- **Texte à lire**
□ □ □ □ □ □ □
Les déclarations de Maisel que publiait Photo à l'occasion de la présentation de ses images, me révélèrent aussi une conception de la photographie, presque une philosophie, dont j'en éprouvai la pertinence à mesure que moi-même je progressais en tant que photographe. C'était en particulier l'affirmation que la photographie est un plaisir, le résultat d'une jouissance visuelle – quand même le contenu de l'image serait-il tragique –, la certitude d'une satisfaction émotionnelle et intellectuelle. Je connaissais certes déjà un peu de ce plaisir avant de rencontrer l'œuvre du photographe new yorkais ; je connaissais déjà le réel plaisir de regarder un tirage bien fait ; celui de contempler une image, de s'y plonger, de pouvoir la scruter et vivre comme en différé et par procuration l'expé­rience du voir qui fut celle du photographe. Cette expérience-là est le prélude à une expérience photographique originelle et plus profonde que l'on éprouve dans et par l'acte de photographier. Et à partir du moment où photographier devient un tel plaisir, il se transforme aussitôt en besoin. Photographier est une addiction dont il est difficile de se déprendre dès que ce plaisir aura été vécu intensément. Aussitôt éprouvé, il ne peut plus qu'exiger de se répéter.
□ □ □ □ □ □ □
- **Données brutes**
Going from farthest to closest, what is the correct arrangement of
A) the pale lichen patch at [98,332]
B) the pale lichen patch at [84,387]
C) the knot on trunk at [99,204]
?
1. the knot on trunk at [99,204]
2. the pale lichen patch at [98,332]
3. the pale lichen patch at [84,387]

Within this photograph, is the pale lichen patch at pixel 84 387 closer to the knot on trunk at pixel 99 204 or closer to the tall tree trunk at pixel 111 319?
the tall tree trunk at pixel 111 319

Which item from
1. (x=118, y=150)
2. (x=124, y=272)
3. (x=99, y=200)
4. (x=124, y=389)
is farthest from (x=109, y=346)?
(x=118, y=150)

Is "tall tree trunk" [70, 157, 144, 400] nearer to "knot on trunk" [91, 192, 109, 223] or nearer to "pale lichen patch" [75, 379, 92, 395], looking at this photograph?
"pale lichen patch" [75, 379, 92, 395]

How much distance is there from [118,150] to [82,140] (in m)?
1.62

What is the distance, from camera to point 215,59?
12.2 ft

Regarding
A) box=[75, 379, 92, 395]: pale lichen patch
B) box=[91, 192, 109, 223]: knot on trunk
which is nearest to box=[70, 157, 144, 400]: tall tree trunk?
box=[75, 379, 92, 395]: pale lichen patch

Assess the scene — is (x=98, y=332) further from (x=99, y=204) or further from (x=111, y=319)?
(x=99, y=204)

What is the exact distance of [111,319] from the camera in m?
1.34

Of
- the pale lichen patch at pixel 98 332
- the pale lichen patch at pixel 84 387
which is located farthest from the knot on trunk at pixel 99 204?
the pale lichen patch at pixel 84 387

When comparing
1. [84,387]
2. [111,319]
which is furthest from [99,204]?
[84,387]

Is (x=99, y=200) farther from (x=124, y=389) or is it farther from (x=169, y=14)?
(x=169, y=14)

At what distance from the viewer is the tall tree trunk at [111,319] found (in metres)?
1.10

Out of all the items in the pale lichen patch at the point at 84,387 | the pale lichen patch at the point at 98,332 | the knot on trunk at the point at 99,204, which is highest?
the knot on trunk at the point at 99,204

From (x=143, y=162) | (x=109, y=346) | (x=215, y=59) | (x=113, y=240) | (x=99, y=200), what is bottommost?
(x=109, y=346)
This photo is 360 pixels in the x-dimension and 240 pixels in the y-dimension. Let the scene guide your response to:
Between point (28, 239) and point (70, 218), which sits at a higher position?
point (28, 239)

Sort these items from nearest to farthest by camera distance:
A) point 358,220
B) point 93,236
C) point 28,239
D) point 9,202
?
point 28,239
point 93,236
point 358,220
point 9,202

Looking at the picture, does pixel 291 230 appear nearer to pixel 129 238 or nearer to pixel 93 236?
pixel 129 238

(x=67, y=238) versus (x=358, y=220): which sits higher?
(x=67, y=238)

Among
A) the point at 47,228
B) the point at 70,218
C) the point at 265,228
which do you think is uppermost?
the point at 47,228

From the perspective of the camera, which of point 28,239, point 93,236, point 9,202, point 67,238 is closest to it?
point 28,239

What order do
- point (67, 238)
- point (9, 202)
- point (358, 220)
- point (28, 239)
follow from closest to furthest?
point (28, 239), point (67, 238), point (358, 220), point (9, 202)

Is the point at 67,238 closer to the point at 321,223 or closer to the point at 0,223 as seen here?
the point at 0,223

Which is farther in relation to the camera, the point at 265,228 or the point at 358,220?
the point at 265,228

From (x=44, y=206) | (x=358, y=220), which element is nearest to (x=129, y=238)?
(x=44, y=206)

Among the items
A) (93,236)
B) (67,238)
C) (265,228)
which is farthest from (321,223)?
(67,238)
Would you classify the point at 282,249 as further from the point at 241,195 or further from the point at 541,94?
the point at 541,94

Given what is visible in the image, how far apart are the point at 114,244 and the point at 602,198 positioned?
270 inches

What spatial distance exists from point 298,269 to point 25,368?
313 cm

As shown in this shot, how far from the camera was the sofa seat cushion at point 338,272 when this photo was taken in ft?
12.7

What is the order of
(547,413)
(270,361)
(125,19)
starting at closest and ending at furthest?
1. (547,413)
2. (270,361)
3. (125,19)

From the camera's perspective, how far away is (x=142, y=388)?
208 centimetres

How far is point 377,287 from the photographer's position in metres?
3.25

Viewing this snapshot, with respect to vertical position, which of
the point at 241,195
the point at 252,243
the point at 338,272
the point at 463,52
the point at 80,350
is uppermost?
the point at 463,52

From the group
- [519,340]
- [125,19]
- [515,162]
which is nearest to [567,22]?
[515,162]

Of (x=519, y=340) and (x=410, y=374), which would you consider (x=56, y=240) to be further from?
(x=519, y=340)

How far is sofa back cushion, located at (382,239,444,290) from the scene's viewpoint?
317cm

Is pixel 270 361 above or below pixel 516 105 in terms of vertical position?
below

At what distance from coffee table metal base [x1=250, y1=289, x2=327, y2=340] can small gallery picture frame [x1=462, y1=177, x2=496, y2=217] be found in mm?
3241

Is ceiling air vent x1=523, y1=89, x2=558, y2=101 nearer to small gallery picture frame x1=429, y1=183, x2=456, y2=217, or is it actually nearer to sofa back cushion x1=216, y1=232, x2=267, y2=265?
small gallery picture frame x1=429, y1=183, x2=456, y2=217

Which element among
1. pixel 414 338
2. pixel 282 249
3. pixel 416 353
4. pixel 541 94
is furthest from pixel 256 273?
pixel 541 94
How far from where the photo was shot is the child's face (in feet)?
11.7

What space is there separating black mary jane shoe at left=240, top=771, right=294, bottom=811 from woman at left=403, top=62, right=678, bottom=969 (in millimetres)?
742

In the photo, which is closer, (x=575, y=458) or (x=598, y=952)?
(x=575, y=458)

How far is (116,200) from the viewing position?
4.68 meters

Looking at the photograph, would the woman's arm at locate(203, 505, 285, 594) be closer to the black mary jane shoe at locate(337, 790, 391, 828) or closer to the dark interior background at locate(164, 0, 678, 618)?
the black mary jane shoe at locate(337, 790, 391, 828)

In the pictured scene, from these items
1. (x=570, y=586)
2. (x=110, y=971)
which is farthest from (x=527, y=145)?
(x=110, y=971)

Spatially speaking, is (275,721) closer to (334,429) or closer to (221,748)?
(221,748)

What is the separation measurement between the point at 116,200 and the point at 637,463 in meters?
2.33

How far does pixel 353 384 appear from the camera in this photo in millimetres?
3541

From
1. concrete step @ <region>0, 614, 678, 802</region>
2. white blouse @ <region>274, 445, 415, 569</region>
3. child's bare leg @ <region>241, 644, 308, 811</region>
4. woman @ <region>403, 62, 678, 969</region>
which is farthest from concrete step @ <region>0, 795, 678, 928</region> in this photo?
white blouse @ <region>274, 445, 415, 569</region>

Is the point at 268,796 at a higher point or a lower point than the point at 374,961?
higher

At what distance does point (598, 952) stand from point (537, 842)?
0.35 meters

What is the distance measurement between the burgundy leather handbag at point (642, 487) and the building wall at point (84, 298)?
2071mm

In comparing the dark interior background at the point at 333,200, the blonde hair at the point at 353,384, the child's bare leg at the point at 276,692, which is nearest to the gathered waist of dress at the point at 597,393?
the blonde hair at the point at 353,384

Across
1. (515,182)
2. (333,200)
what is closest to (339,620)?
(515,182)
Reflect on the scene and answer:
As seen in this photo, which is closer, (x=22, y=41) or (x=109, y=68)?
□ □ □ □ □ □ □
- **Consignes de travail**
1. Dans le texte sur le plaisir de photographier, relevez tout ce que l'affirmation tirée des déclarations de Maisel dit que la photographie est.
2. Poursuivez le texte sur le plaisir de photographier après sa dernière phrase.

- **Corrigé de l'exercice**
1.
- un plaisir
- le résultat d'une jouissance visuelle
- la certitude d'une satisfaction émotionnelle et intellectuelle

2.
Ce plaisir est cependant difficile à décrire tant il réclame de conditions devant converger vers son point focal. Qu'en est-il alors de ce plaisir qui semble fonder la pratique de la photographie dans le chef de ceux qui la pratiquent ? C'est à cette question que cet écrit tente d'apporter une réponse.
Comment procéder ? Il s'agit ici d'une expérience si particulière, si intime et subjective qu'il semble qu'elle ne saurait se décrire et se partager pour ceux qui ne la vivent pas. Une chose est cependant bien claire : c'est une expérience propre aux photographes, et seuls les photographes peuvent en parler ; eux seuls sont en mesure de la décrire. Oublions ici tout ce que tant d'études, fort sérieuses au demeurant, ont déjà proclamé ; oublions la psychologie, oublions la sociologie. Ce sont des approches scientifiques qui, par essence, ne peuvent que rester en dehors de ce qu'elles étudient (sans quoi elles perdraient leur statut de science). Allons au-devant des photographes, et demandons-leur de décrire leur expérience. Soyons nous-mêmes quelques instants photographe pour pouvoir vivre ce que nous voulons com­prendre.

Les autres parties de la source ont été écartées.